Des Weiteren lassen sich Teile eines Kleidungsstückes "in Form" bügeln, man spricht hier auch vom Dressieren. So kann man z. B. einen Rockbund gleich in eine Rundung legen und die untere Kante etwas ausdehnen. Er schmiegt sich dann später am Körper besser an. Hierfür gibt es noch viele Beispiele mehr, sei es nun die Ärmel- oder die Gesäßnaht oder noch andere Bereiche, an denen das Kleidungsstück vorgeformt werden kann. Eine weitere Möglichkeit des Formens mittels dressieren ist das "Einbügeln". Bei diesem Vorgang wird unerwünschte Weite eingehalten und fixiert. Als Beispiel sei hier mal ein Abnäherende genannt, durch das eine unschöne "Tüte" unter dem Abnäher entstanden ist. 
Für die unterschiedlichen  Bügelarbeiten gibt es viele verschiedene Bügelhilfsmittel wie Kanten- und Kragenholz, Bügelunterlagen und "Igel"matten, Bürsten und Kissen unterschiedlichster Größe, die einem die Bügelei erleichtern.

········

§ **Aufgaben**
(a) Wie nennt man es laut dem Textauszug, wenn man Teile eines Kleidungsstücks in Form bügelt?
(b) Fasse den Textauszug in zwei Sätzen zusammen.
(c) Schreibe aus dem Textauszug den Abschnitt von „Des Weiteren lassen“ bis einschließlich „Abnäher entstanden ist.“ genau ab.

········

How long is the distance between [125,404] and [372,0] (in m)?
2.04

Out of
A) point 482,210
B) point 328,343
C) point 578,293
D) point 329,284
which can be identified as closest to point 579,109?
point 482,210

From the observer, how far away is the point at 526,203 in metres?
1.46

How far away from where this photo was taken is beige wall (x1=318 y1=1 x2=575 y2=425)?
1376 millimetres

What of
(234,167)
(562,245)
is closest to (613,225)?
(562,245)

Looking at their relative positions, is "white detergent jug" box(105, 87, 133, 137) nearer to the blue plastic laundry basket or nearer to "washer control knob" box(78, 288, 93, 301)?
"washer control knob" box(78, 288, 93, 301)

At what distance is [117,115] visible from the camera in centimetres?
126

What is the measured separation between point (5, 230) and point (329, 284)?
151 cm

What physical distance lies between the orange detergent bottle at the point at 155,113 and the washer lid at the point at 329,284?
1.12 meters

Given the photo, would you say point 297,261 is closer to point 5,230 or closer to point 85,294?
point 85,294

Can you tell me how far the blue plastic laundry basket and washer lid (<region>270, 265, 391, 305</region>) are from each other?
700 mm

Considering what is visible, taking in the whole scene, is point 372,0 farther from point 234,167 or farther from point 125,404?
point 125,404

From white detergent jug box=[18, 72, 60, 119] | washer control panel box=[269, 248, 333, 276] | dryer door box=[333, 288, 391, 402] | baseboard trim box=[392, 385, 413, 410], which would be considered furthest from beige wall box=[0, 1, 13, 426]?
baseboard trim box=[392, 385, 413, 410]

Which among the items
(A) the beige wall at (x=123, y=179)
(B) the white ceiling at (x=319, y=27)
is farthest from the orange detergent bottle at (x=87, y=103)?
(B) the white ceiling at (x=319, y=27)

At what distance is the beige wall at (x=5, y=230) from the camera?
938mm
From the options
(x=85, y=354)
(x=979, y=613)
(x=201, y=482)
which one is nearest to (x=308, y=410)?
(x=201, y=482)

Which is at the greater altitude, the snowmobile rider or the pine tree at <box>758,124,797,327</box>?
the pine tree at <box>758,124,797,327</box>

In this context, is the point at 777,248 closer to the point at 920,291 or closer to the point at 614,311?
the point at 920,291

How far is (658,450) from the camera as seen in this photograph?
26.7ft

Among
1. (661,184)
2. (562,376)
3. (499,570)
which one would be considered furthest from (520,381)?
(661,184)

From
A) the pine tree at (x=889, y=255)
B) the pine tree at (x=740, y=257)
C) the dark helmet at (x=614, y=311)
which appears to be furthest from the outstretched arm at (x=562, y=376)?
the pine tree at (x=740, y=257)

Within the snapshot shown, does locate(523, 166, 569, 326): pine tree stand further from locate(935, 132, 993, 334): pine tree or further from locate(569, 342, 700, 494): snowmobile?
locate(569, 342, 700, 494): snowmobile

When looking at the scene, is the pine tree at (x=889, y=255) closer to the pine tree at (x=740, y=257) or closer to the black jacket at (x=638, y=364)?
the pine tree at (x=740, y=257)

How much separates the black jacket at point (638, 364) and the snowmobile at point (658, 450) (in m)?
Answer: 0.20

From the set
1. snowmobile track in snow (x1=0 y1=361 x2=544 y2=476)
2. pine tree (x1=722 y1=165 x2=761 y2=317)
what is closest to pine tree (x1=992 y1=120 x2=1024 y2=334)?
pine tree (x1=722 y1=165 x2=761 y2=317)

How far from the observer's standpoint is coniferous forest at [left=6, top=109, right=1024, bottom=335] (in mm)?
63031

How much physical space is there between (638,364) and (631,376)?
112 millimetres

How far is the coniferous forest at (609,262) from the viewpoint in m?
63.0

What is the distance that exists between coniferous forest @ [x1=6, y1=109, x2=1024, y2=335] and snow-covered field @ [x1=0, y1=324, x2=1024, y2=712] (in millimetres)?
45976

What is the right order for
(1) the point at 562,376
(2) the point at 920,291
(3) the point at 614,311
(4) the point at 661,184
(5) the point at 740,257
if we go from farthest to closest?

········

§ **Antworten**
(a) Dressieren.

(b) Durch Dressieren lassen sich Teile eines Kleidungsstücks in Form bügeln, etwa ein Rockbund, der sich dann besser an den Körper anschmiegt, und beim Einbügeln wird unerwünschte Weite eingehalten und fixiert. Für die verschiedenen Bügelarbeiten gibt es viele Hilfsmittel wie Kanten- und Kragenholz, Bügelunterlagen, „Igel“matten, Bürsten und Kissen.

(c)
Des Weiteren lassen sich Teile eines Kleidungsstückes "in Form" bügeln, man spricht hier auch vom Dressieren. So kann man z. B. einen Rockbund gleich in eine Rundung legen und die untere Kante etwas ausdehnen. Er schmiegt sich dann später am Körper besser an. Hierfür gibt es noch viele Beispiele mehr, sei es nun die Ärmel- oder die Gesäßnaht oder noch andere Bereiche, an denen das Kleidungsstück vorgeformt werden kann. Eine weitere Möglichkeit des Formens mittels dressieren ist das "Einbügeln". Bei diesem Vorgang wird unerwünschte Weite eingehalten und fixiert. Als Beispiel sei hier mal ein Abnäherende genannt, durch das eine unschöne "Tüte" unter dem Abnäher entstanden ist.